# The Widow Colony Premiers In UK



## Admin (Sep 17, 2009)

*The Widow Colony – India’s Unsettled Settlement*, takes an in-depth look into the lives of the widows of the Sikh men who were killed in the anti-Sikh massacre of November, 1984.

*[**Screenings Time Schedule at the End of This message**]
*
 Director *Harpreet Kaur*, explores the suffering of these women, their battle for justice and their struggle for survival in India. The widows express serious doubt in India’s judicial system based on the fact that over 4,000 Sikhs were killed in the capital city alone and 25 years and 11 investigations later, the Government has still not been able to deliver justice.

View attachment 743

The award-winning documentary "_The Widow Colony_" focuses on the incalculable loss of human life in the span of just three days. A conservative estimate puts the total number of Sikh men dead around 4,000, leaving behind over 1,300 widows and thousands of children fatherless. Despite all the evidence and eye witness testimonies justice has been denied to these victims for over two decades. Described by critics as the "most affecting" documentary to come out of India since _Born into Brothels_.

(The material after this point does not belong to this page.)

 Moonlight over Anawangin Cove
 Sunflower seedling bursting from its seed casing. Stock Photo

"_The Widow Colony — India's Unsettled Settlement"_, borrows its name from the settlement in Tilak Vihar, on the west-side of New Delhi, which is locally called the Widow Colony or Vidhva Colony. The film takes the viewer to the streets of Trilokpuri, Kalyanpuri, Himatpuri, Sultanpuri and Mongolpuri, the same localities that suffered the major brunt of the Sikh killings in November of 1984.

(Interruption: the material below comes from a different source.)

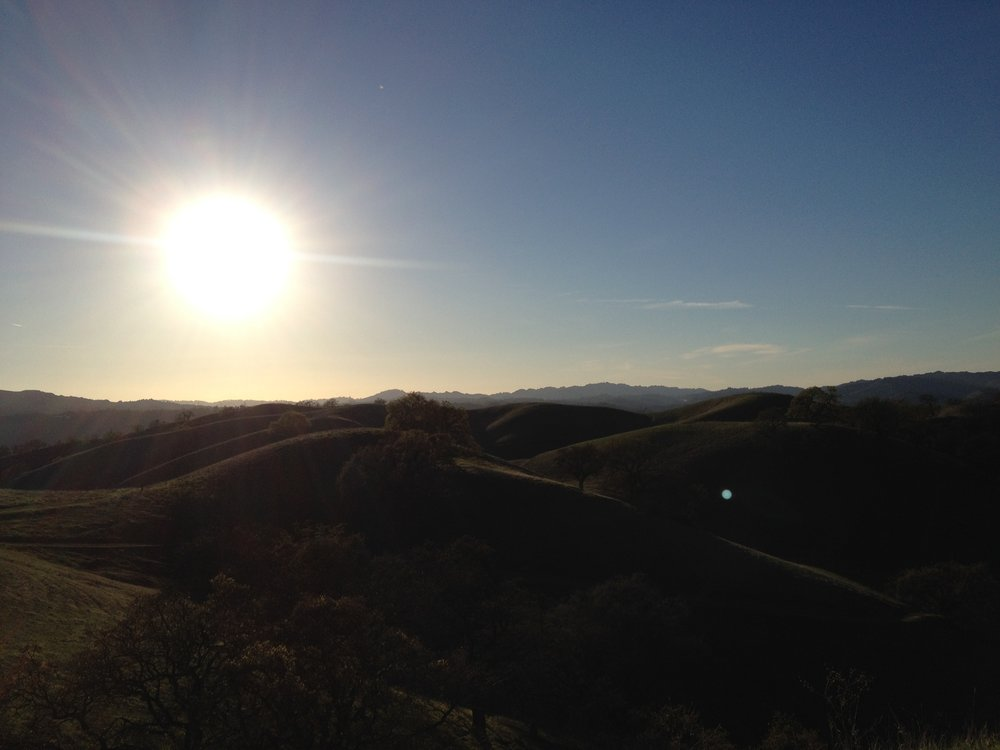 Diablo Foothills Regional Park, 2014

Director Harpreet Kaur, uses the testimonies of the widows and subject experts, along with images of the killings and destruction that followed after the assassination of Prime Minister Indira Gandhi, to convey the trauma of the widows, their battle for justice and their struggle for survival in India.

View attachment 744View attachment 746

Harpreet Kaur's documentary won the award for *Best Documentary* at the prestigious* Female Eye Film Festival*, held in Toronto. Upon receiving the award Kaur said, "This award proves that the interest for this documentary is not only in South Asian audiences and human rights organizations but it appeals to audiences all over the world.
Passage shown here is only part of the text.